Cookie deprecation and tighter privacy have left most advertisers measuring with half the signal they used to have. The businesses turning that into an advantage are the ones investing in first-party data, not new tags.
You cannot optimise what you cannot see. Half your dashboard going dark is not a measurement problem, it is a decision-making problem.
Most advertisers are flying with half their instruments dark. Years of cookie deprecation, browser restrictions and tighter privacy rules have quietly stripped the signal out of digital measurement. The industry calls it signal loss. In plain terms, the data you used to rely on to know what your marketing did is no longer all there, and a lot of businesses have not noticed how blind they have become.
The conversation in adtech, including a recent piece from identity firm Intent IQ, is shifting from mourning the cookie to building around its absence. The answer is not another tracking pixel bolted onto the same leaky system. It is first-party data you collect with consent, joined up properly, plus probabilistic methods to fill the gaps the deterministic match used to cover.
Why it matters
This is not a tracking nuisance. It is a commercial one. If your attribution is half blind, every budget decision built on it is a guess wearing a number. You will keep paying for channels that stopped working and starving channels that are quietly carrying you, because the data telling you which is which has holes in it.
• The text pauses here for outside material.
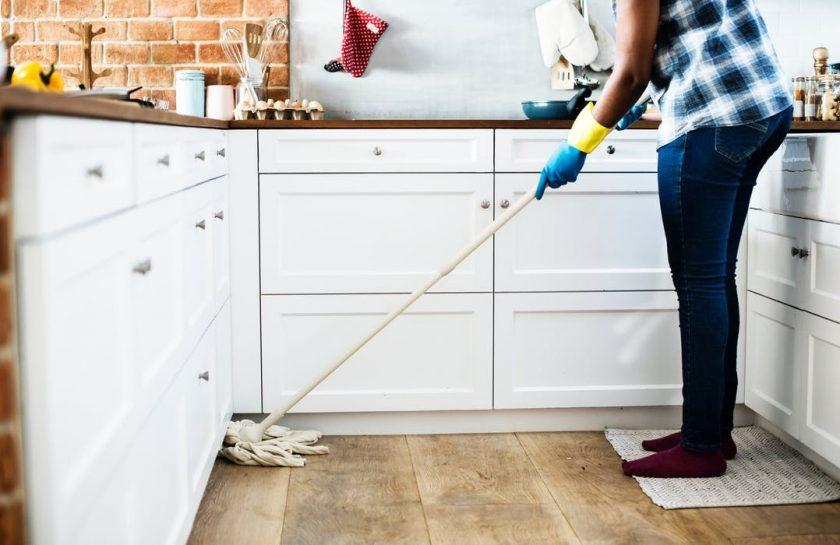 man sweeping the floor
The businesses pulling ahead treat their own first-party data as the asset. Email, purchase history, logged-in behaviour, consented signals. It is the one source that does not degrade when a browser changes its mind, and it is the foundation for every durable measurement approach from here.
Roughly how much measurement signal advertisers have lost to cookie deprecation and privacy restrictions
What to do about it
Treat first-party data as the priority it now is, and build the systems to collect it with proper consent. Get your own numbers in order before you trust any platform's reported conversions, because the platforms have every reason to claim the credit. Invest in clean identity resolution so the signals you do have actually join up across touchpoints. Use modelled and probabilistic measurement to fill gaps honestly rather than pretending the old precision still exists. Make sure your privacy and consent practices are current, because the regulators are tightening, not loosening.
The cookie is not coming back. The advantage goes to whoever stops mourning it and starts building on what they own.